Gradeworks

Understanding the bid lifecycle

Follow a bid from Draft through Submitted, Awarded, or Lost — understanding each status, what triggers transitions, and what happens to the data at each stage.

Every bid in Gradeworks moves through a lifecycle of statuses. Understanding these statuses helps you manage your pipeline, know when a bid is safe to edit, and track your win rate over time. The lifecycle is simple by design — four main statuses with clear transitions.

Status overview

  • Draft — the bid is being built. Fully editable. Line items, formulas, site address, and customer can all change. Most bids start here and stay here until they're ready to send.
  • Submitted — the bid has been sent to the customer (usually via a proposal PDF). Still editable, but changes are flagged in the bid history so you know what changed after submission.
  • Awarded — the customer accepted the bid. The bid becomes read-only to protect the agreed-upon numbers. You can convert an awarded bid into a project with one click.
  • Lost — the customer declined or went with another contractor. The bid is archived but fully searchable. Lost bids are valuable for win/loss analysis.

Changing status

Change a bid's status from the status dropdown at the top of the bid detail view, or right-click a bid in the list and select Quick Status Change. You can also bulk-change status by selecting multiple bids in the list view.
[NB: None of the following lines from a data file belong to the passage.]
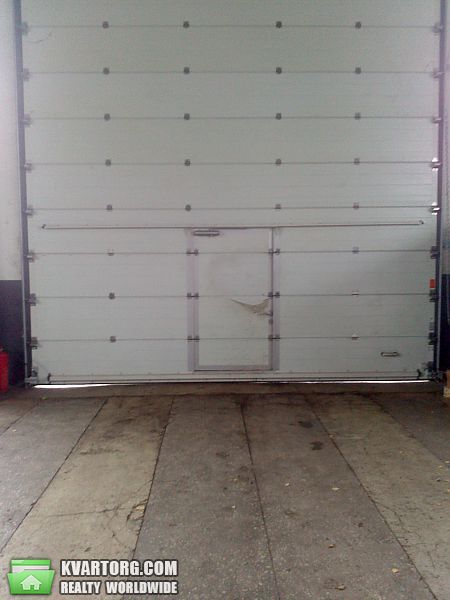 Rent out warehouse. Вишневое, Киевская — photo 4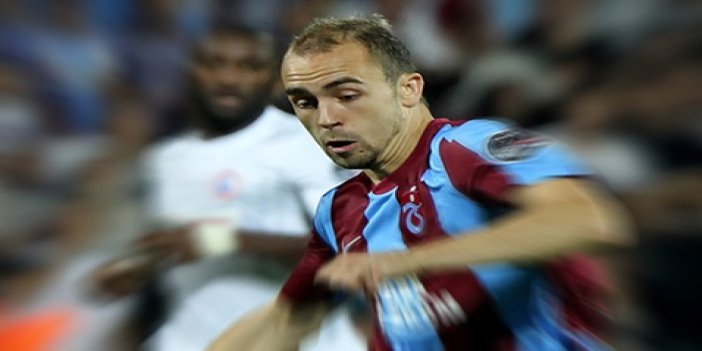 Trabzonspor 41 milyon Euro'ya golsüzlük satın aldı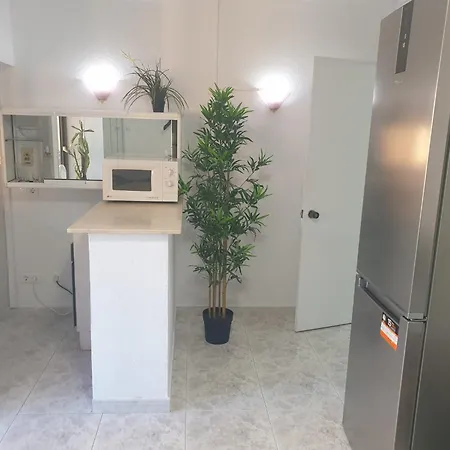 Beachside Comfort Family-friendly With Modern Amenities * Fuengirola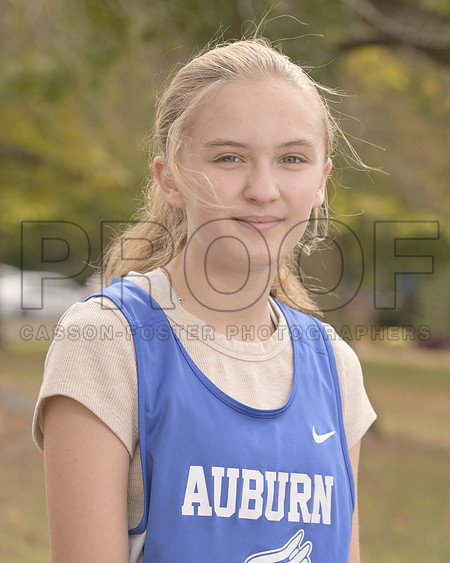 Meulenaere, Brooke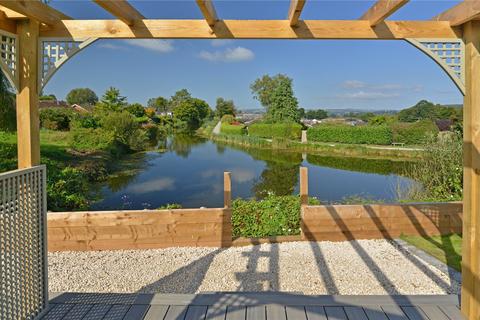 5 bedroom bungalow for sale, Tidcombe Lane, Tiverton, Devon, EX16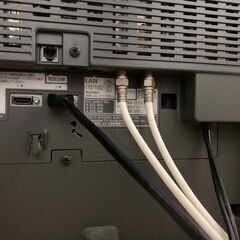 【上尾市】Panasonic32型テレビ差し上げますの画像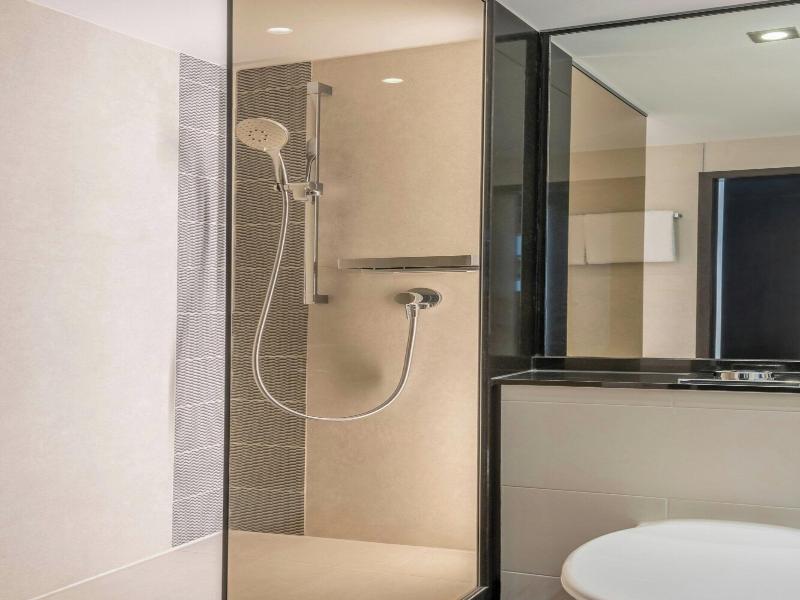 Marriott Hotel Munich image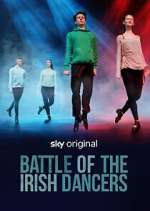 Watch Battle of the Irish Dancers Zoechip
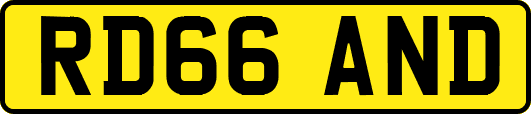 RD66AND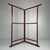 Japanese Kimono Display Hanger with Faceted Frame, 1950s For Sale - Image 11 of 11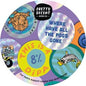 Pretty Decent - Where Have All the Pogs Gone 20L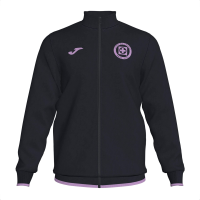 Joma 2022-23 Cruz Azul Full Zip Training Jacket - Black L
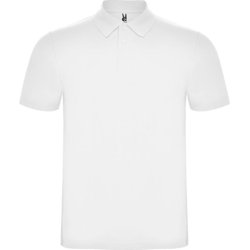 Roly Austral kortrmet unisex-polo - kampagne polo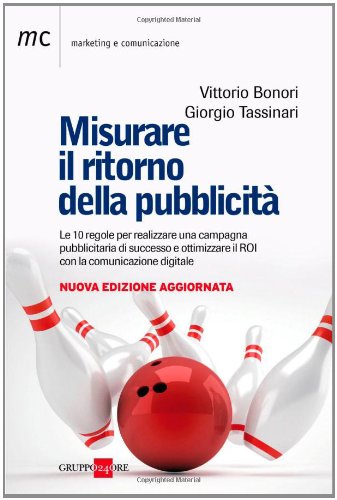 Misurare il ritorno della pubblicità Business, Finance & Career
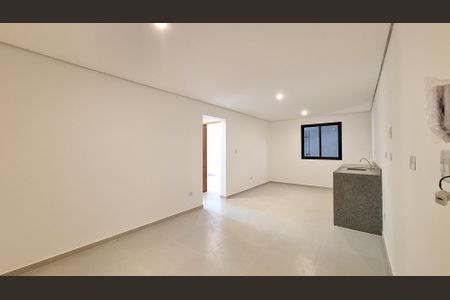 Studio para alugar com 50m², 2 quartos e sem vagaSala/Cozinha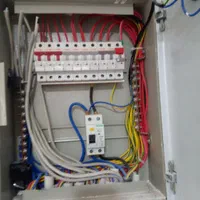 برقکار ساختمان.برقکاری.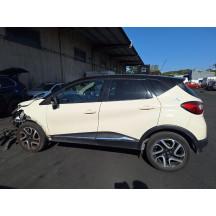 Feu diurne avant gauche RENAULT CAPTUR 1 Photo n°14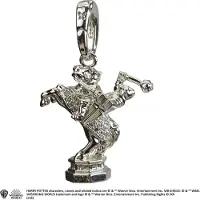 Noble Collection Armbandbedel Harry Potter: Lumos Charm Chess Piece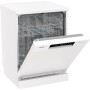 Gorenje GS642E90W Independente 13 talheres E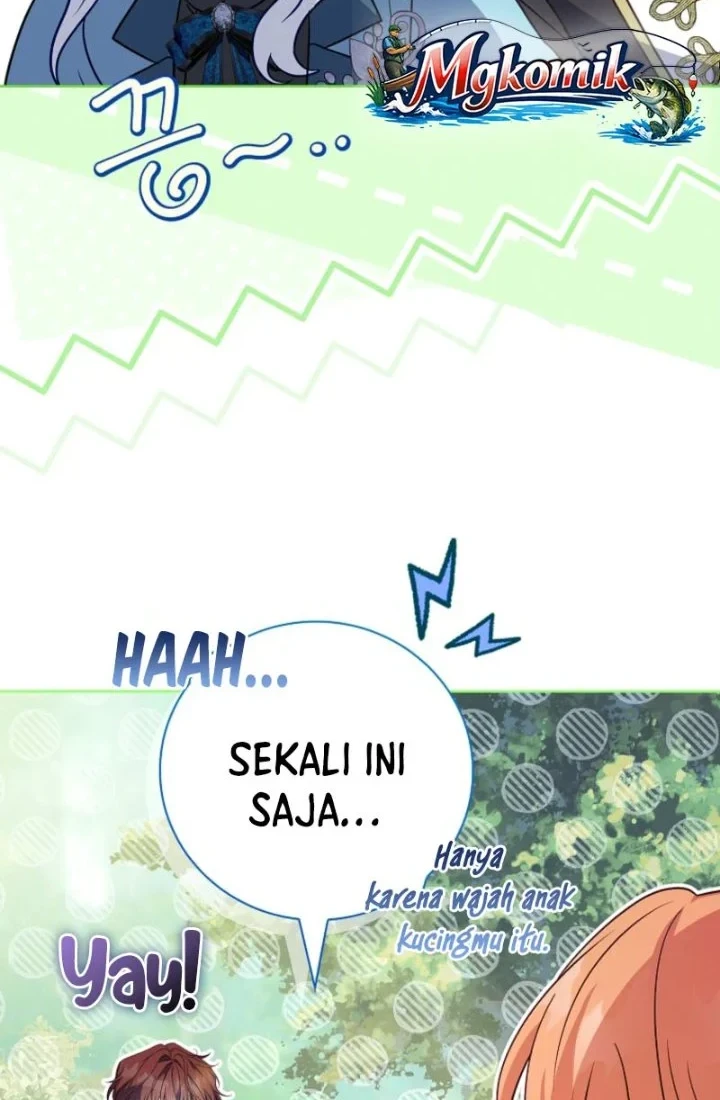 The Father and the Daughter Chapter 55 - halaman 8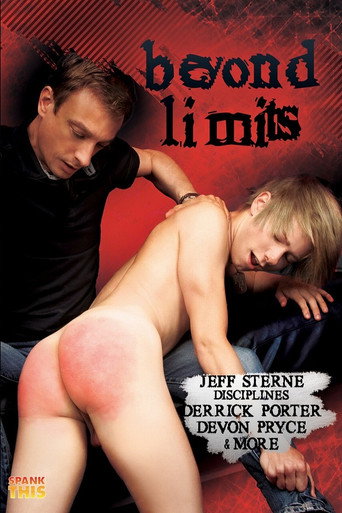 Movie poster for Beyond Limits (2011)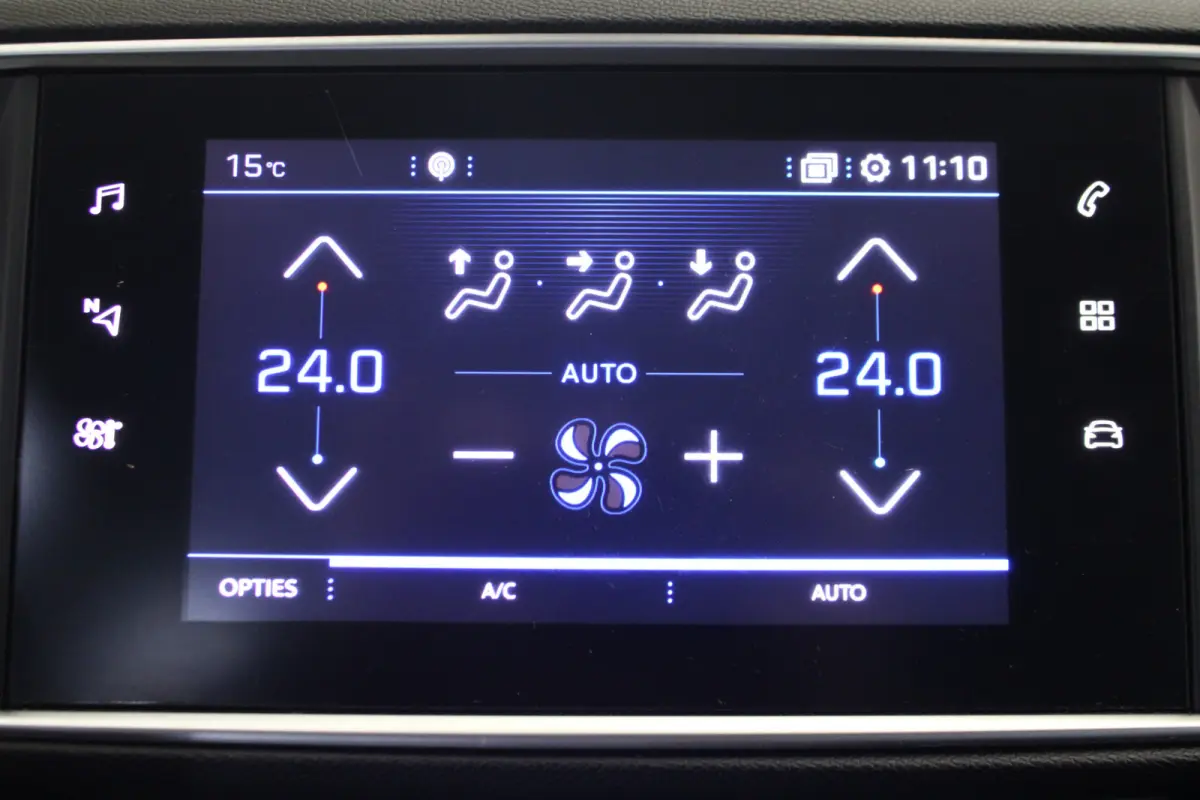 1.2 PureTech Blue Lease Premium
What happens when a bid is awarded

Awarding a bid locks its line items, totals, and customer terms. This protects the numbers that both parties agreed to. A "Convert to Project" button appears — clicking it creates a new project pre-populated with the bid's details, line items, and site address. The project inherits the bid's cost structure as its baseline budget.

Important
Awarded bids are intentionally read-only. If you need to modify an awarded bid (change order, scope adjustment), create a new bid referencing the original. This preserves the audit trail — the original award is never modified.

Reopening bids

You can move a bid back to Draft from any status. Moving an Awarded bid back to Draft unlocks editing but warns you that the project association remains. Moving a Lost bid to Draft lets you rework and resubmit. Status changes are recorded in the bid's history with timestamps and the user who made the change.

Pro tip
Use the Submitted status even for bids you deliver verbally or via email. It marks the bid in your pipeline as 'waiting for response' and starts the clock on follow-up reminders. Your win rate and response time metrics depend on accurate status tracking.